Status Quo
In den letzten Wochen drehten sich viele Coaching-Gespräche um das Thema „Struktur“: fehlende Struktur, Sehnsucht nach Planbarkeit und Struktur, Struktur als Hilfsmittel, um den herausfordernden Alltag zu meistern.
Was steckt dahinter?
Seit einem Jahr werden bewährte Routinen auf den Kopf gestellt, das kostet Kraft. Flexibilität ist eine gute Sache, lässt sich jedoch leichter leben, wenn es einen stabilen Rahmen gibt. Dieser ist nur bedingt vorhanden bzw. wird aktuell eben neu gebaut und immer wieder neu gebaut. Wenn ich mir vorstelle, ich baue mir ein Haus, und jedes Mal, wenn es scheinbar fertig ist, wird es sofort wieder umgebaut, dann ist es wirklich schwer, ein gemütliches Zuhause zu gestalten.
Mein Eindruck ist, dass der Wunsch nach Struktur auch einen Wunsch nach Ruhe und Ankommen beinhaltet. Endlich mal wieder wissen, woran man ist, was planbar ist, worauf man sich einstellen kann.
Das ist nicht verwunderlich, da wir alle gewohnt sind, unser Leben zu planen („Mit 35 habe ich das erreicht, mit 45 jenes, mit 55 dieses ...“, „Wo stehe ich in 5, in 10, in 15 Jahren?“)), unsere Arbeitswelt mit Terminen durchzuorganisieren ( „Im April 2022 bin ich schon ausgebucht...“), Urlaube ein Jahr im Voraus zu buchen („Sonst ist das Ferienhaus weg“) – und seit einem Jahr stellen wir immer wieder fest, dass dieses Konzept der langfristigen Planbarkeit nicht mehr aufgeht, was nach einer ersten Irritation über Ärger nun auch zu Erschöpfung führt. Ob dieses Konzept sinnvoll ist oder nicht, kann an anderer Stelle diskutiert werden, Tatsache ist, dass Erschöpfung keine gute Grundlage darstellt, um auf kreative und souveräne Weise neue Ideen zu entwickeln geschweige denn zu etablieren.
Ressourcen aktivieren
Um die Herausforderungen angehen zu können und neue Kraft tanken zu können, ist es hilfreich, eigene Ressourcen zu kennen und bewusst zu aktivieren.
„Letztlich alles, was von einer bestimmten Person in einer bestimmten Situation wertgeschätzt und/oder als hilfreich erlebt wird, kann als eine Ressource betrachtet werden“ (Nestmann, F.).

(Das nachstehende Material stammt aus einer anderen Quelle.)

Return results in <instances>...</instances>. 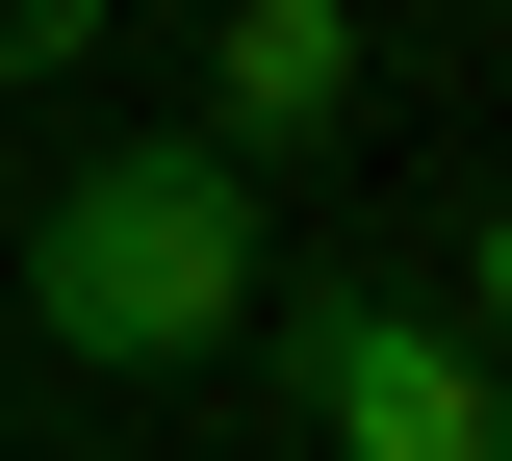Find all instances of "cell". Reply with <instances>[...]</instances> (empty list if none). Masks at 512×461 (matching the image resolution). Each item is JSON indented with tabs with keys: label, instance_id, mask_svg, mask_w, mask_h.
Wrapping results in <instances>:
<instances>
[{
	"label": "cell",
	"instance_id": "cell-4",
	"mask_svg": "<svg viewBox=\"0 0 512 461\" xmlns=\"http://www.w3.org/2000/svg\"><path fill=\"white\" fill-rule=\"evenodd\" d=\"M461 359H487V385H512V180L461 205Z\"/></svg>",
	"mask_w": 512,
	"mask_h": 461
},
{
	"label": "cell",
	"instance_id": "cell-2",
	"mask_svg": "<svg viewBox=\"0 0 512 461\" xmlns=\"http://www.w3.org/2000/svg\"><path fill=\"white\" fill-rule=\"evenodd\" d=\"M256 385L308 410L333 461H512V385L461 359V308H410V282H359V257L256 308Z\"/></svg>",
	"mask_w": 512,
	"mask_h": 461
},
{
	"label": "cell",
	"instance_id": "cell-1",
	"mask_svg": "<svg viewBox=\"0 0 512 461\" xmlns=\"http://www.w3.org/2000/svg\"><path fill=\"white\" fill-rule=\"evenodd\" d=\"M0 282H26V359H77V385H205V359H256V180L205 129H128L26 205Z\"/></svg>",
	"mask_w": 512,
	"mask_h": 461
},
{
	"label": "cell",
	"instance_id": "cell-3",
	"mask_svg": "<svg viewBox=\"0 0 512 461\" xmlns=\"http://www.w3.org/2000/svg\"><path fill=\"white\" fill-rule=\"evenodd\" d=\"M333 129H359V0H205V154L308 180Z\"/></svg>",
	"mask_w": 512,
	"mask_h": 461
},
{
	"label": "cell",
	"instance_id": "cell-5",
	"mask_svg": "<svg viewBox=\"0 0 512 461\" xmlns=\"http://www.w3.org/2000/svg\"><path fill=\"white\" fill-rule=\"evenodd\" d=\"M103 52V0H0V77H77Z\"/></svg>",
	"mask_w": 512,
	"mask_h": 461
}]
</instances>
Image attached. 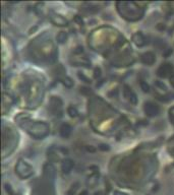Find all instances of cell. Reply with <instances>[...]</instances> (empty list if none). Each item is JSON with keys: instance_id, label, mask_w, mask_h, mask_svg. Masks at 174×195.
Listing matches in <instances>:
<instances>
[{"instance_id": "6da1fadb", "label": "cell", "mask_w": 174, "mask_h": 195, "mask_svg": "<svg viewBox=\"0 0 174 195\" xmlns=\"http://www.w3.org/2000/svg\"><path fill=\"white\" fill-rule=\"evenodd\" d=\"M19 126L27 131L33 137L37 139H42L49 133L50 127L47 123L39 122V121H32L30 119H24L18 122Z\"/></svg>"}, {"instance_id": "7a4b0ae2", "label": "cell", "mask_w": 174, "mask_h": 195, "mask_svg": "<svg viewBox=\"0 0 174 195\" xmlns=\"http://www.w3.org/2000/svg\"><path fill=\"white\" fill-rule=\"evenodd\" d=\"M15 173L22 179H27L34 174V169L28 163L24 162L23 160H19L15 167Z\"/></svg>"}, {"instance_id": "3957f363", "label": "cell", "mask_w": 174, "mask_h": 195, "mask_svg": "<svg viewBox=\"0 0 174 195\" xmlns=\"http://www.w3.org/2000/svg\"><path fill=\"white\" fill-rule=\"evenodd\" d=\"M144 111L149 117H155L160 113V108L152 102H147V103H145Z\"/></svg>"}, {"instance_id": "277c9868", "label": "cell", "mask_w": 174, "mask_h": 195, "mask_svg": "<svg viewBox=\"0 0 174 195\" xmlns=\"http://www.w3.org/2000/svg\"><path fill=\"white\" fill-rule=\"evenodd\" d=\"M174 71V67L171 63H164L161 66L159 67L157 71V74L159 77H168L173 73Z\"/></svg>"}, {"instance_id": "5b68a950", "label": "cell", "mask_w": 174, "mask_h": 195, "mask_svg": "<svg viewBox=\"0 0 174 195\" xmlns=\"http://www.w3.org/2000/svg\"><path fill=\"white\" fill-rule=\"evenodd\" d=\"M123 96H124L125 99H127L130 104L132 105H136L138 104V96L134 92L131 90V88L128 86H123Z\"/></svg>"}, {"instance_id": "8992f818", "label": "cell", "mask_w": 174, "mask_h": 195, "mask_svg": "<svg viewBox=\"0 0 174 195\" xmlns=\"http://www.w3.org/2000/svg\"><path fill=\"white\" fill-rule=\"evenodd\" d=\"M141 61L146 65H153L156 61V57L153 52H146L141 56Z\"/></svg>"}, {"instance_id": "52a82bcc", "label": "cell", "mask_w": 174, "mask_h": 195, "mask_svg": "<svg viewBox=\"0 0 174 195\" xmlns=\"http://www.w3.org/2000/svg\"><path fill=\"white\" fill-rule=\"evenodd\" d=\"M50 18H51L52 22L55 24L56 26H67V24H68V22H67L66 19H65L62 15L56 14V13H52L51 16H50Z\"/></svg>"}, {"instance_id": "ba28073f", "label": "cell", "mask_w": 174, "mask_h": 195, "mask_svg": "<svg viewBox=\"0 0 174 195\" xmlns=\"http://www.w3.org/2000/svg\"><path fill=\"white\" fill-rule=\"evenodd\" d=\"M132 41L133 43L136 46H139V47H143V46H145L147 43L146 38H145V36L142 33H135L132 36Z\"/></svg>"}, {"instance_id": "9c48e42d", "label": "cell", "mask_w": 174, "mask_h": 195, "mask_svg": "<svg viewBox=\"0 0 174 195\" xmlns=\"http://www.w3.org/2000/svg\"><path fill=\"white\" fill-rule=\"evenodd\" d=\"M71 131H72V128L69 124L67 123H64L60 126L59 128V133H60V136L63 138H67L69 135L71 134Z\"/></svg>"}, {"instance_id": "30bf717a", "label": "cell", "mask_w": 174, "mask_h": 195, "mask_svg": "<svg viewBox=\"0 0 174 195\" xmlns=\"http://www.w3.org/2000/svg\"><path fill=\"white\" fill-rule=\"evenodd\" d=\"M73 162L69 159H65L64 161L62 162V165H61V169H62V172L64 174H69L70 171L72 170L73 168Z\"/></svg>"}, {"instance_id": "8fae6325", "label": "cell", "mask_w": 174, "mask_h": 195, "mask_svg": "<svg viewBox=\"0 0 174 195\" xmlns=\"http://www.w3.org/2000/svg\"><path fill=\"white\" fill-rule=\"evenodd\" d=\"M67 39H68V35H67V33H65V32H60L57 35V37H56L57 43H59V44L66 43Z\"/></svg>"}, {"instance_id": "7c38bea8", "label": "cell", "mask_w": 174, "mask_h": 195, "mask_svg": "<svg viewBox=\"0 0 174 195\" xmlns=\"http://www.w3.org/2000/svg\"><path fill=\"white\" fill-rule=\"evenodd\" d=\"M61 82H62L63 84H64L66 88H71V86H73V82H72V79H71L70 77H68V76H64V77H62L61 78Z\"/></svg>"}, {"instance_id": "4fadbf2b", "label": "cell", "mask_w": 174, "mask_h": 195, "mask_svg": "<svg viewBox=\"0 0 174 195\" xmlns=\"http://www.w3.org/2000/svg\"><path fill=\"white\" fill-rule=\"evenodd\" d=\"M67 113H68V115L70 116V117H72V118H74V117H76V116L78 115V111H77L76 108L73 107V106H69V107L67 108Z\"/></svg>"}, {"instance_id": "5bb4252c", "label": "cell", "mask_w": 174, "mask_h": 195, "mask_svg": "<svg viewBox=\"0 0 174 195\" xmlns=\"http://www.w3.org/2000/svg\"><path fill=\"white\" fill-rule=\"evenodd\" d=\"M140 86H141V88H142L144 92H150V86L147 84V82L142 80V82H140Z\"/></svg>"}, {"instance_id": "9a60e30c", "label": "cell", "mask_w": 174, "mask_h": 195, "mask_svg": "<svg viewBox=\"0 0 174 195\" xmlns=\"http://www.w3.org/2000/svg\"><path fill=\"white\" fill-rule=\"evenodd\" d=\"M78 186H80V184H78V183H74V184L71 186V188L68 190V192H67V195H73V194H75L76 190L78 189Z\"/></svg>"}, {"instance_id": "2e32d148", "label": "cell", "mask_w": 174, "mask_h": 195, "mask_svg": "<svg viewBox=\"0 0 174 195\" xmlns=\"http://www.w3.org/2000/svg\"><path fill=\"white\" fill-rule=\"evenodd\" d=\"M155 86H158V88H160L161 90H167V86H165V84H163V82H160V80H156V82H155Z\"/></svg>"}, {"instance_id": "e0dca14e", "label": "cell", "mask_w": 174, "mask_h": 195, "mask_svg": "<svg viewBox=\"0 0 174 195\" xmlns=\"http://www.w3.org/2000/svg\"><path fill=\"white\" fill-rule=\"evenodd\" d=\"M77 75H78V77H80V78L83 80V82H86V84H91V82H91L90 78H88V77H87L86 75L83 74L82 72H78V74H77Z\"/></svg>"}, {"instance_id": "ac0fdd59", "label": "cell", "mask_w": 174, "mask_h": 195, "mask_svg": "<svg viewBox=\"0 0 174 195\" xmlns=\"http://www.w3.org/2000/svg\"><path fill=\"white\" fill-rule=\"evenodd\" d=\"M100 76H101V69H100L99 67H97V68H95V70H94V77L96 79H98Z\"/></svg>"}, {"instance_id": "d6986e66", "label": "cell", "mask_w": 174, "mask_h": 195, "mask_svg": "<svg viewBox=\"0 0 174 195\" xmlns=\"http://www.w3.org/2000/svg\"><path fill=\"white\" fill-rule=\"evenodd\" d=\"M99 149L103 150V152H106V150H109L110 147H109V145H108V144L102 143V144H100V145H99Z\"/></svg>"}, {"instance_id": "ffe728a7", "label": "cell", "mask_w": 174, "mask_h": 195, "mask_svg": "<svg viewBox=\"0 0 174 195\" xmlns=\"http://www.w3.org/2000/svg\"><path fill=\"white\" fill-rule=\"evenodd\" d=\"M169 113H170V120H171V121H172V123H173V124H174V108L170 109Z\"/></svg>"}, {"instance_id": "44dd1931", "label": "cell", "mask_w": 174, "mask_h": 195, "mask_svg": "<svg viewBox=\"0 0 174 195\" xmlns=\"http://www.w3.org/2000/svg\"><path fill=\"white\" fill-rule=\"evenodd\" d=\"M113 195H127V194H126V193H124V192H121V191L116 190V191H114Z\"/></svg>"}, {"instance_id": "7402d4cb", "label": "cell", "mask_w": 174, "mask_h": 195, "mask_svg": "<svg viewBox=\"0 0 174 195\" xmlns=\"http://www.w3.org/2000/svg\"><path fill=\"white\" fill-rule=\"evenodd\" d=\"M76 49L77 50H75L74 53H81V52H83V47H77Z\"/></svg>"}, {"instance_id": "603a6c76", "label": "cell", "mask_w": 174, "mask_h": 195, "mask_svg": "<svg viewBox=\"0 0 174 195\" xmlns=\"http://www.w3.org/2000/svg\"><path fill=\"white\" fill-rule=\"evenodd\" d=\"M170 84H171L172 86L174 88V75H172V76L170 77Z\"/></svg>"}, {"instance_id": "cb8c5ba5", "label": "cell", "mask_w": 174, "mask_h": 195, "mask_svg": "<svg viewBox=\"0 0 174 195\" xmlns=\"http://www.w3.org/2000/svg\"><path fill=\"white\" fill-rule=\"evenodd\" d=\"M80 195H88V192H87V191H86V190H85V191H83V192H82V193H81V194H80Z\"/></svg>"}]
</instances>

Oftmals sehen wir im Tunnelblick der Erschöpfung ausschließlich das Problem und finden unsere eigenen Unterstützersysteme nicht mehr. Deshalb macht es Sinn, in Zeiten, in denen wir uns nicht überfordert fühlen, unseren Ressourcenkorb gut zu füllen und ihn immer wieder bewusst unter die Lupe zu nehmen – damit wir uns in schwierigen Momenten daran erinnern können und darauf zugreifen können. Dieser Ressourcenkorb kann sehr vielfältig gestaltet werden: sei es in Form eines „echten Korbes“, in dem unterstützende Symbole gesammelt werden, sei es in Form von Bildern, die uns gute Erinnerungen und damit neue Energie schenken, sei es durch bestimmte Personen, Netzwerke etc., die uns hilfreich zur Seite stehen können.
„Unter Ressourcen wollen wir somit jene positiven Personenpotentiale („personale Ressourcen“) und Umweltpotentiale („soziale Ressourcen“) verstehen, die von der Person
(1) zur Befriedigung ihrer Grundbedürfnisse,
(2) zur Bewältigung altersspezifischer Entwicklungsaufgaben,
(3)zur gelingenden Bearbeitung von belastenden Alltagsanforderungen,
(4) zur Realisierung von langfristigen Identitätszielen genutzt werden können
und damit zur Sicherung ihrer psychischen Integrität, zur Kontrolle von Selbst und Umwelt sowie zu einem umfassenden biopsychosozialen Wohlbefinden beitragen.“ (Herriger, N.)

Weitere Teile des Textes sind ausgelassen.